### SUPPLIED INFORMATION
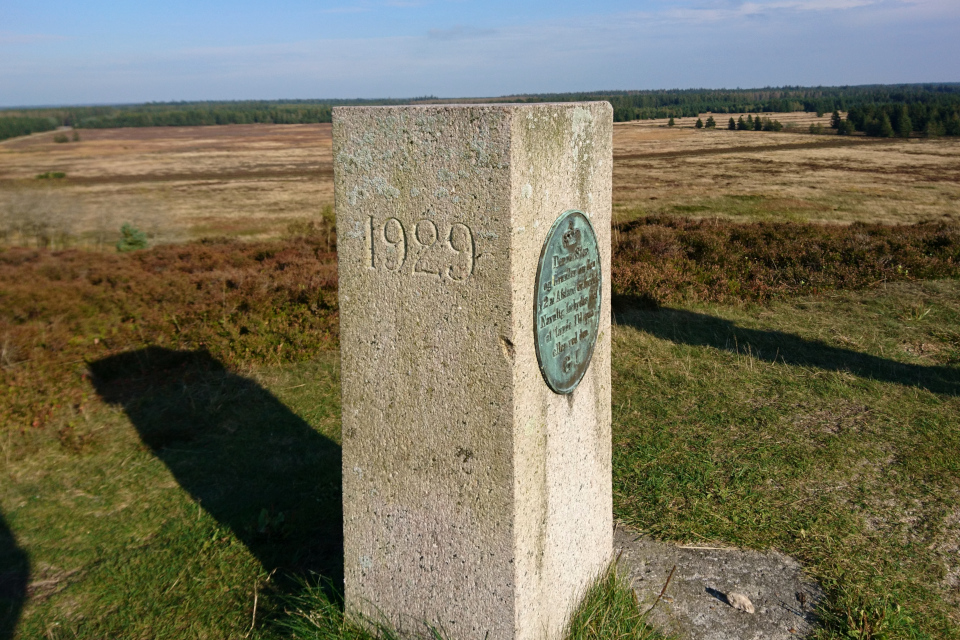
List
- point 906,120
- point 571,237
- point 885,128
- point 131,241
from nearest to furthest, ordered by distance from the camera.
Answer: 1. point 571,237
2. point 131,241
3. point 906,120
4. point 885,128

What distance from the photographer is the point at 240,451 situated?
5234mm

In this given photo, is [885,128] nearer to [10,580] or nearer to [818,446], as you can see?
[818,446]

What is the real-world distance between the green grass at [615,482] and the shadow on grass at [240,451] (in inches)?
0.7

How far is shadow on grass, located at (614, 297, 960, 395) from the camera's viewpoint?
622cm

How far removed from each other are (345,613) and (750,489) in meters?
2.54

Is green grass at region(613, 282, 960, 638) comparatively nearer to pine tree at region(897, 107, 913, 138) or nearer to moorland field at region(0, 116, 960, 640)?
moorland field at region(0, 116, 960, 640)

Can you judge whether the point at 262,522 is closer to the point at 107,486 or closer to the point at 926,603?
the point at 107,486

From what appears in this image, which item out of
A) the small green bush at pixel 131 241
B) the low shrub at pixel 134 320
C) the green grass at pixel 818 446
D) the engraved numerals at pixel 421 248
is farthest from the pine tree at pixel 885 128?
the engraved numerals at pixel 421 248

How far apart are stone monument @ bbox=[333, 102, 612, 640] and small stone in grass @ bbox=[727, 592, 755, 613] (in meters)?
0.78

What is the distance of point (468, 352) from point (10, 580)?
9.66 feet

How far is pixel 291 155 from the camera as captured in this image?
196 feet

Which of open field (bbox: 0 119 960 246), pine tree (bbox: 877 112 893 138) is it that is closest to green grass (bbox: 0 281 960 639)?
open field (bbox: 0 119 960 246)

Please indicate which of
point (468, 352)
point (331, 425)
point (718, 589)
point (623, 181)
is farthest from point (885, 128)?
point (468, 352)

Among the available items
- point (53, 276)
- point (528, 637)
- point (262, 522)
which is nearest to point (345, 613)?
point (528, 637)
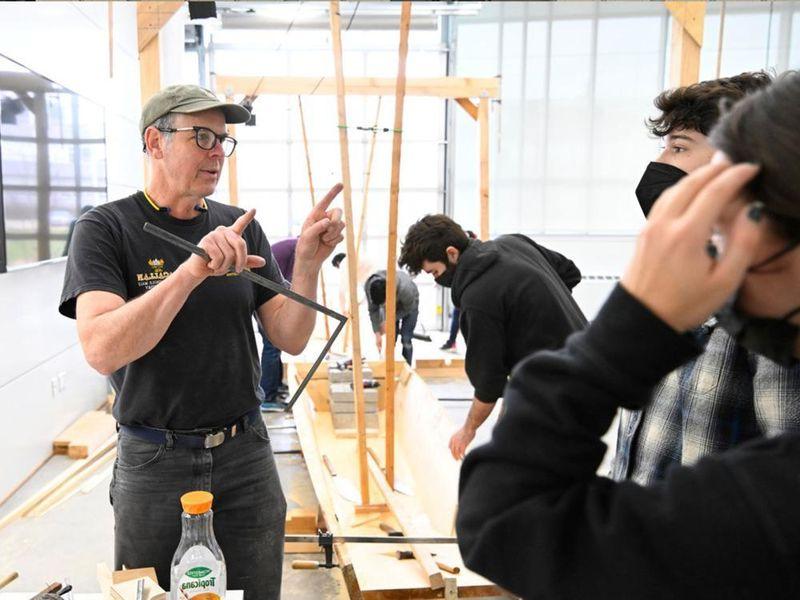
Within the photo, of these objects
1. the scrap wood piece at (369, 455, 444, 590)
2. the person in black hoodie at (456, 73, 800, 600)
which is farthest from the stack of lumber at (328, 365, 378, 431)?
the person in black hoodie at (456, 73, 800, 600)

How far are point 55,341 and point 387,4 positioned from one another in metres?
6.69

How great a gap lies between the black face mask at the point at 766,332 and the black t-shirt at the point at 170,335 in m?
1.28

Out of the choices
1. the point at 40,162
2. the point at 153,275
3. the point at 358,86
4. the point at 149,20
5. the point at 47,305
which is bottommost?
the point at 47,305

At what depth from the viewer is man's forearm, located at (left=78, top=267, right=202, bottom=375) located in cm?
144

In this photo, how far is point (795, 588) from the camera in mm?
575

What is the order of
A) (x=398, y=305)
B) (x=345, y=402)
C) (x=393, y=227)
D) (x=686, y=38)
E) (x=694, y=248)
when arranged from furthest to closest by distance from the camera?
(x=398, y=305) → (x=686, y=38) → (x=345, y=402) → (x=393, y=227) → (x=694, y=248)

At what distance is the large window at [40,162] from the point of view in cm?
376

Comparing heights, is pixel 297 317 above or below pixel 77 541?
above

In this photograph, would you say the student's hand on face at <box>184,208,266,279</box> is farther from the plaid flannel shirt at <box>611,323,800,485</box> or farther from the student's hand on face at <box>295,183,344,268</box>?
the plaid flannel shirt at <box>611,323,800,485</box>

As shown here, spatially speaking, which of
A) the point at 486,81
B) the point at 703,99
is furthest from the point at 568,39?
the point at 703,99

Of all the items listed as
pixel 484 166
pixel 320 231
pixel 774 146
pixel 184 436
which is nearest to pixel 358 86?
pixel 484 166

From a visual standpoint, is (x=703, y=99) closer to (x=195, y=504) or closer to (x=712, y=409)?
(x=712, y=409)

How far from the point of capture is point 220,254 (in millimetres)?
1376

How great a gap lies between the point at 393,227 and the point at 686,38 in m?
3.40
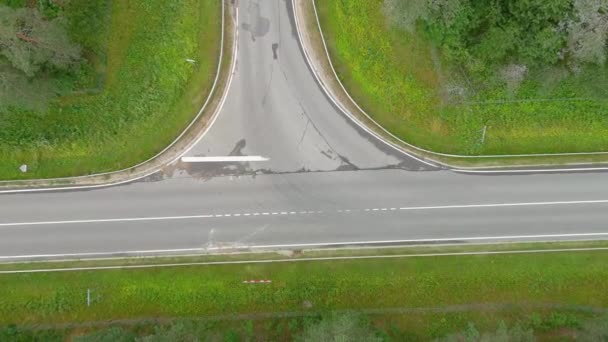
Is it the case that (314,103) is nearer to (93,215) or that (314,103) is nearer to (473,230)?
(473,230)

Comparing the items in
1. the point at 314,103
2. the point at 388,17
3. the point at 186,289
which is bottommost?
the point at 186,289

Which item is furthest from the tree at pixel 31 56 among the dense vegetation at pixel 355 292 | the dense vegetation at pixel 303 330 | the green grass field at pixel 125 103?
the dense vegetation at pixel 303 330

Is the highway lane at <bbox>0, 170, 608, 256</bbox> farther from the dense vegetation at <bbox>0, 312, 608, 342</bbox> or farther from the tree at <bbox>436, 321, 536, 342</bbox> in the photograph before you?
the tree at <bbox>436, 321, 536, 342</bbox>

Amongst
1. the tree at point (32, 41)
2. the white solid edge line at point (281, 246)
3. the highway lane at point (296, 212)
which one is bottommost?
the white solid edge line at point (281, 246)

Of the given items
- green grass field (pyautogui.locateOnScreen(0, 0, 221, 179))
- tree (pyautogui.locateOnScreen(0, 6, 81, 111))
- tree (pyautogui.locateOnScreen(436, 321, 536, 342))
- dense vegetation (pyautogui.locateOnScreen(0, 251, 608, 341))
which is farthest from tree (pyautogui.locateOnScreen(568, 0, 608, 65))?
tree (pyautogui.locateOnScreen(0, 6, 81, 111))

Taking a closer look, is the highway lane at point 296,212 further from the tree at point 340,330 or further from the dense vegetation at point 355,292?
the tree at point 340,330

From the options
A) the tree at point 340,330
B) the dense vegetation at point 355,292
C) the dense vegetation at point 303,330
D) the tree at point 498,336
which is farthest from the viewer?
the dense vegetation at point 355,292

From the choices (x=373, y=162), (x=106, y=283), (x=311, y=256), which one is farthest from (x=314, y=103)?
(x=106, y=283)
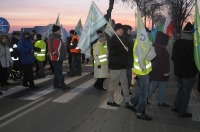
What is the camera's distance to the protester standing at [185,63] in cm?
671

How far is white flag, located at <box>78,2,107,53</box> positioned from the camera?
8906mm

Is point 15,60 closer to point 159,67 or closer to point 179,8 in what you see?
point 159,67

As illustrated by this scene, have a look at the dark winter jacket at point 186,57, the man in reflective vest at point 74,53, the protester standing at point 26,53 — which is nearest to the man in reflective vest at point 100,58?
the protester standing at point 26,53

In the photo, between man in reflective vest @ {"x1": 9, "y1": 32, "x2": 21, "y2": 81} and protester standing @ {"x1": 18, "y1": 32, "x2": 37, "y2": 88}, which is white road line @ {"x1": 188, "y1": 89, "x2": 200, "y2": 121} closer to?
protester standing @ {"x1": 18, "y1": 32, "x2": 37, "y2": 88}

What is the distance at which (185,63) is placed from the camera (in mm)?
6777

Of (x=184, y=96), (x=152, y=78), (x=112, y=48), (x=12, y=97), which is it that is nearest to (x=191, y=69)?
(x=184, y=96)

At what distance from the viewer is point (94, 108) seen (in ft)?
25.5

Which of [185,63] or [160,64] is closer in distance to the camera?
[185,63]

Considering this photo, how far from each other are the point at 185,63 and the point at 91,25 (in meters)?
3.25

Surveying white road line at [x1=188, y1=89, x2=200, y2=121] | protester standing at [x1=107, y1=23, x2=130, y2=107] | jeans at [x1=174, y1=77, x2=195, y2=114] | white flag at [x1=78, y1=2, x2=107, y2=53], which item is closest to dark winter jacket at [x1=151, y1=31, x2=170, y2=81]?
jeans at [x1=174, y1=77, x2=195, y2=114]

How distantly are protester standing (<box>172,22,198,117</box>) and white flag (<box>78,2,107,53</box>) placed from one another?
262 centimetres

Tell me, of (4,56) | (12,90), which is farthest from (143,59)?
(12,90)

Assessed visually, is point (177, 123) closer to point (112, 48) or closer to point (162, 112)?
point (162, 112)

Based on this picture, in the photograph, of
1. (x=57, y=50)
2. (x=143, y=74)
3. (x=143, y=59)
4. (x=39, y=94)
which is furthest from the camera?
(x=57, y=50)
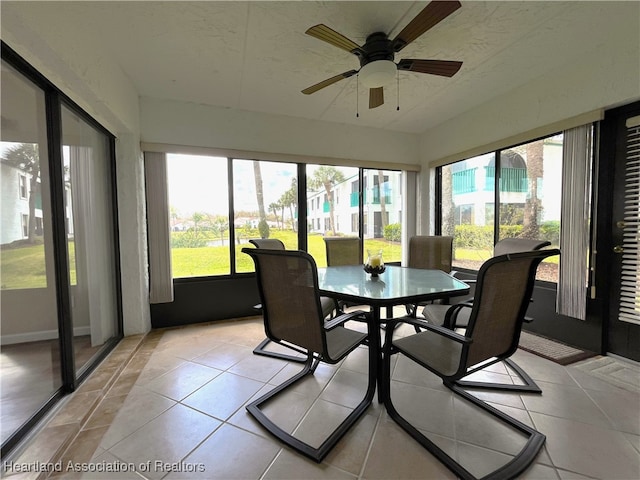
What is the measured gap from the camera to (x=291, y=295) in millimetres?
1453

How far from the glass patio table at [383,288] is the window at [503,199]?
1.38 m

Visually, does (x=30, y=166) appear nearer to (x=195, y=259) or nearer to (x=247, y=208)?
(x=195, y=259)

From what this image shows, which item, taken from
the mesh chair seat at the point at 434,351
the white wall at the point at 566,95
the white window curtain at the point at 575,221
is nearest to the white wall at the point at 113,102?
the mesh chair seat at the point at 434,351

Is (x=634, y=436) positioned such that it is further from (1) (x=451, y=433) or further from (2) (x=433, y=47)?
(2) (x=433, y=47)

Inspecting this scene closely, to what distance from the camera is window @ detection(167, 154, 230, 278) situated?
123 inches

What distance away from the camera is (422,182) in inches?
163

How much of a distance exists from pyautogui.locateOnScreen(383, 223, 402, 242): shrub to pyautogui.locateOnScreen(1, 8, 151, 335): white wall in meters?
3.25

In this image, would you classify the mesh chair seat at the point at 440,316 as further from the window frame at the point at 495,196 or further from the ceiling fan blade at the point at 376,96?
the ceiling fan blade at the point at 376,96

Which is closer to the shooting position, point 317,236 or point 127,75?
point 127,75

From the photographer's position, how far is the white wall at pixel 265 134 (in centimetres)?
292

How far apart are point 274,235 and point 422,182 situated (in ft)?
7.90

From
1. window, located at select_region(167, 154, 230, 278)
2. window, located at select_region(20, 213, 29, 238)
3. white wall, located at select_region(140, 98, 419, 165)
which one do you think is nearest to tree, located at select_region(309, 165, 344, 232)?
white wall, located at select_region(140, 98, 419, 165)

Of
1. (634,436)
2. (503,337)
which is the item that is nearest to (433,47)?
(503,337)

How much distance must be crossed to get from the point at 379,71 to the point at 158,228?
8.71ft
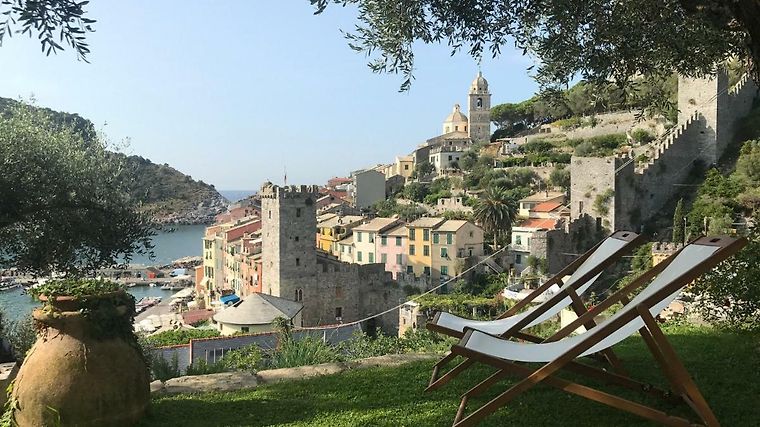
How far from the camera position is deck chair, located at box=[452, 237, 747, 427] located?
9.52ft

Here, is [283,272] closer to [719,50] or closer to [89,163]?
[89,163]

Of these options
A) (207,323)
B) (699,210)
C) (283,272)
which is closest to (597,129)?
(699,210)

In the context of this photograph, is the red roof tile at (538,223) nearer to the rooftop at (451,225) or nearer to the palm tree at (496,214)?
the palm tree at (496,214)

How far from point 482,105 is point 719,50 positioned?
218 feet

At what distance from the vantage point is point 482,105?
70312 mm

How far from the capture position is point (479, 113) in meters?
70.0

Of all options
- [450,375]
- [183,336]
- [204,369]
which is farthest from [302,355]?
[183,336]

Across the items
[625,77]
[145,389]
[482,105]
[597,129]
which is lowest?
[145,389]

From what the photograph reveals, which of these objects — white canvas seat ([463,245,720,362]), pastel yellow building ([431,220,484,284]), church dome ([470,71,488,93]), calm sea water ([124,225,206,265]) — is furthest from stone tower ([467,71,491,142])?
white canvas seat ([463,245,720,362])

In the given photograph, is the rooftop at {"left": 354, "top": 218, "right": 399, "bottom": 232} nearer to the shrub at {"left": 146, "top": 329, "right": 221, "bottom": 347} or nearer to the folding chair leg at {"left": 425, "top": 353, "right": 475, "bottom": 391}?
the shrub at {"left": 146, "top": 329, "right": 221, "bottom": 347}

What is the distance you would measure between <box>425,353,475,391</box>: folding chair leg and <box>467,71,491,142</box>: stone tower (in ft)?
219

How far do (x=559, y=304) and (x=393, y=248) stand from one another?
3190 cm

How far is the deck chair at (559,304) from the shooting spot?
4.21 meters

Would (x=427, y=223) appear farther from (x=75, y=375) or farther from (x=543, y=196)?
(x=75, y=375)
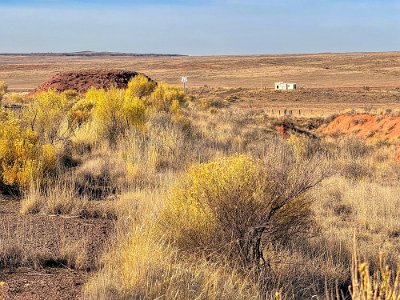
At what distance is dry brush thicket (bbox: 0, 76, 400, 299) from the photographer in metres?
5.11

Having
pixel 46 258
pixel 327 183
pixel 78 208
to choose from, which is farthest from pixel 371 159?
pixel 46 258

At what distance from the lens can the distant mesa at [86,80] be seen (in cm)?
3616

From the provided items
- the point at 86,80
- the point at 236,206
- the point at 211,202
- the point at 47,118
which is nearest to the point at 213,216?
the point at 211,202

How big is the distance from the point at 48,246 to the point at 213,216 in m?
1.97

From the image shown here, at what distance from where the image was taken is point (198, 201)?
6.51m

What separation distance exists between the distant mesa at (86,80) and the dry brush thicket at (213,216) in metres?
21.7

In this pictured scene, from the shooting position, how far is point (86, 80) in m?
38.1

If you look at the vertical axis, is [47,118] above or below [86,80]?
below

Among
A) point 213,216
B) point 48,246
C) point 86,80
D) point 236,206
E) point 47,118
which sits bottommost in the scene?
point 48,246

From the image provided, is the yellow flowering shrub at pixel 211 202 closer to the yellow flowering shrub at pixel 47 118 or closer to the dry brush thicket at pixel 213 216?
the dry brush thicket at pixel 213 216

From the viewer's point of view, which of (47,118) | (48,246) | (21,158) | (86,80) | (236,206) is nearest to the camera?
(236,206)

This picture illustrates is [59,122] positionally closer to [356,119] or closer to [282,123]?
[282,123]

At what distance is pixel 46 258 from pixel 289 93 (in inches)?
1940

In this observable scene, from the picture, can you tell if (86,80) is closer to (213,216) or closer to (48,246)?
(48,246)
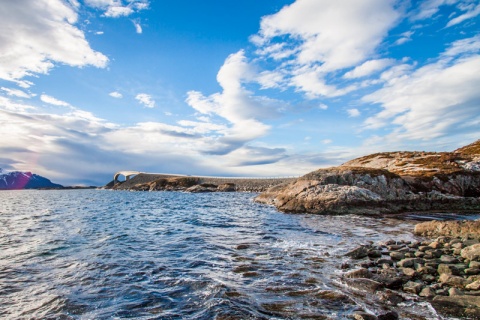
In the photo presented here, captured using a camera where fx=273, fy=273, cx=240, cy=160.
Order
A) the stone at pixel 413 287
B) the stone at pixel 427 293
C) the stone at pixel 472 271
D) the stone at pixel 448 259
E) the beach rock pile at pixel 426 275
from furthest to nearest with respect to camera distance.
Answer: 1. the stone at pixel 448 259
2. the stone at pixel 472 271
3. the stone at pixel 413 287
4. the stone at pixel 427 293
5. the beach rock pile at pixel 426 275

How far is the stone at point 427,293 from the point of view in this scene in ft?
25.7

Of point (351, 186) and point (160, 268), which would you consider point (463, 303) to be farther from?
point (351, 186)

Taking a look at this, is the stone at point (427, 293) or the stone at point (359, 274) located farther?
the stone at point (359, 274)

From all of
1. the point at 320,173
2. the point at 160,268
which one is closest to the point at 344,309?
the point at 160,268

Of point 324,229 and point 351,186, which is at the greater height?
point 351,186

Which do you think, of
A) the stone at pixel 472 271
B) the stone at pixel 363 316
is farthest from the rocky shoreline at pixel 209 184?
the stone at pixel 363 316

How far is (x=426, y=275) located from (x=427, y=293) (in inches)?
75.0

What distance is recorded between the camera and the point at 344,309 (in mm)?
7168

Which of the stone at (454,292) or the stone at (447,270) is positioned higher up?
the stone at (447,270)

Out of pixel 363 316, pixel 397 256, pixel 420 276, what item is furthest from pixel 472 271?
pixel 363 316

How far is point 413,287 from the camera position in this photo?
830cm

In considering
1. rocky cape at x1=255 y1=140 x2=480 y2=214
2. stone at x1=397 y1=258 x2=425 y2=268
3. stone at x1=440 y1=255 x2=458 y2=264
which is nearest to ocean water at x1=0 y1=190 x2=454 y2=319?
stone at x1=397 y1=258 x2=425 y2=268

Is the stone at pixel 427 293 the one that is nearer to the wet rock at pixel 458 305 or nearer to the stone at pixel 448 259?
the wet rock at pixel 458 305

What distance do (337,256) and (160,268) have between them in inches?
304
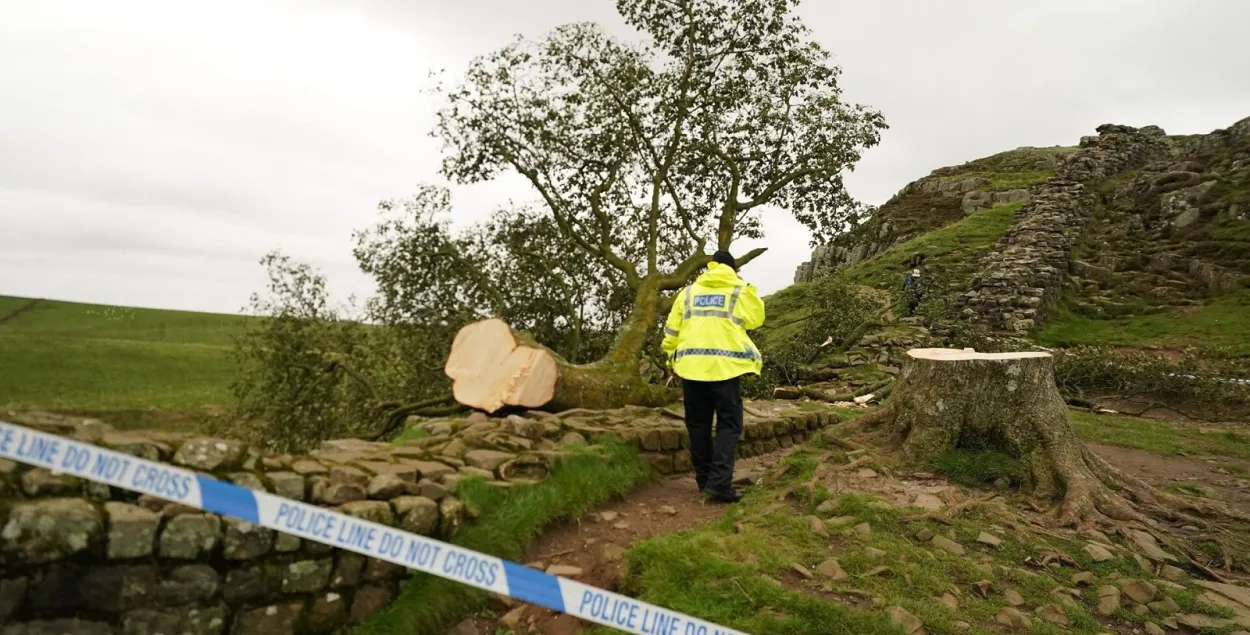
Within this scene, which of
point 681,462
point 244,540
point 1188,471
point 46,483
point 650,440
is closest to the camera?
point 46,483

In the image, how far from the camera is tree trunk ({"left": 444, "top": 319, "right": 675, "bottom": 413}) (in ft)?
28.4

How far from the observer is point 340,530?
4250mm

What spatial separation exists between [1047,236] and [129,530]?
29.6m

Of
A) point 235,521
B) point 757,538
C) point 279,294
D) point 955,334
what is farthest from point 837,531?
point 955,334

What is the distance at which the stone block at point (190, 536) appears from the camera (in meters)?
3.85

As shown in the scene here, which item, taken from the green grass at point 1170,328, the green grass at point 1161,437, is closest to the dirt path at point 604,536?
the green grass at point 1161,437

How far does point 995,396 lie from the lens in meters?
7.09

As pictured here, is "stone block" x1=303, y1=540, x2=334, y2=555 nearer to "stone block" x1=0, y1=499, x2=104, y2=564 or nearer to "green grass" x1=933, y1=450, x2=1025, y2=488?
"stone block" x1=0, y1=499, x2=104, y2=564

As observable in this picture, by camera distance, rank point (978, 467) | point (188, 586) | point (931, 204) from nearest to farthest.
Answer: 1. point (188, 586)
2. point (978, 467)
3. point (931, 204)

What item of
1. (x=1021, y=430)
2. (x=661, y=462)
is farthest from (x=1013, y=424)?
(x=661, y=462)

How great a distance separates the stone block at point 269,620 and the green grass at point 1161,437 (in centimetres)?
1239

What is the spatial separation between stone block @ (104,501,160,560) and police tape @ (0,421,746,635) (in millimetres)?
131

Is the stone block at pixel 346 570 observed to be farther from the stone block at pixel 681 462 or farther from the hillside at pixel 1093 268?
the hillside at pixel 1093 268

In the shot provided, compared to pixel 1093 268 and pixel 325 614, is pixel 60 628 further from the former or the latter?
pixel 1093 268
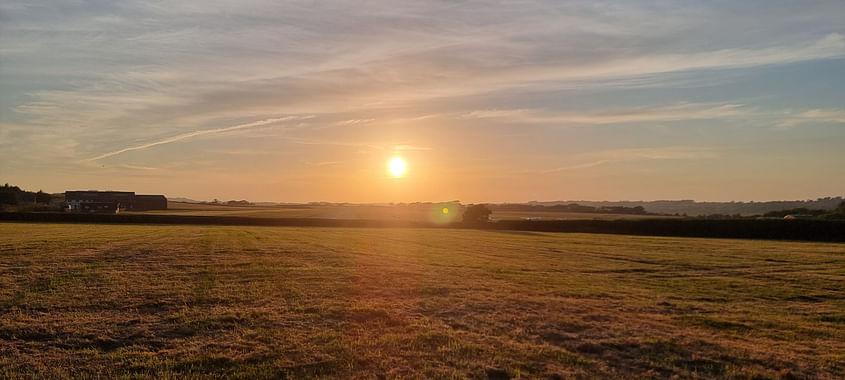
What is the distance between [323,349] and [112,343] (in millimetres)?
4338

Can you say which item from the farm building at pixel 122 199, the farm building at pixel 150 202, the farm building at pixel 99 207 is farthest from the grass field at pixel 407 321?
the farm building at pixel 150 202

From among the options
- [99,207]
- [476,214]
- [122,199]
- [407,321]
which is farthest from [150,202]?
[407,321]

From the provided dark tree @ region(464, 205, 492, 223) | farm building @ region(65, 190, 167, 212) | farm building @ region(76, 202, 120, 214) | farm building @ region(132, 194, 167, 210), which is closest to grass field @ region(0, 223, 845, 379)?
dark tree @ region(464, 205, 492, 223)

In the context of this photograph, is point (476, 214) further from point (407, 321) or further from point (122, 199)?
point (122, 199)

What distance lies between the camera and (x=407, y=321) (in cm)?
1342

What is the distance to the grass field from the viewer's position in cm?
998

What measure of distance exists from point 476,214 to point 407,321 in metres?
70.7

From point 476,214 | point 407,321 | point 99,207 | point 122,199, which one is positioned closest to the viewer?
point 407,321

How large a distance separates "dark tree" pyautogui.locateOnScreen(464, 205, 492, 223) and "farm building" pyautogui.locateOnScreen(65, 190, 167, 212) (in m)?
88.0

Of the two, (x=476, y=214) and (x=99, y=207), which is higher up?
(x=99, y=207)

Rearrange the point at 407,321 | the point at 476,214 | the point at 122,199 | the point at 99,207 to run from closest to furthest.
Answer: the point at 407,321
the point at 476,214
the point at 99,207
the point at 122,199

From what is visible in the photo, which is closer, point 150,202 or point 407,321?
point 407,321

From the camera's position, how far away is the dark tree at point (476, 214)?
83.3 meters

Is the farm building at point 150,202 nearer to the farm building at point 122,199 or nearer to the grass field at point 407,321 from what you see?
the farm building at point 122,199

### REQUIREMENTS
From the line holding "Rearrange the point" to the last line of the records, quote each line exactly and add nothing.

### SOLUTION FOR THIS TASK
Rearrange the point at 407,321 | the point at 476,214 | the point at 122,199 | the point at 99,207 to run from closest to furthest.
Answer: the point at 407,321
the point at 476,214
the point at 99,207
the point at 122,199

From what is visible in the photo, which is closer, point 150,202 or point 407,321?
point 407,321

From the camera's position, how far away is the dark tree at point (476, 214)?
83.3 meters

Is the farm building at point 150,202 nearer to the farm building at point 122,199 or nearer to the grass field at point 407,321 from what you see?
the farm building at point 122,199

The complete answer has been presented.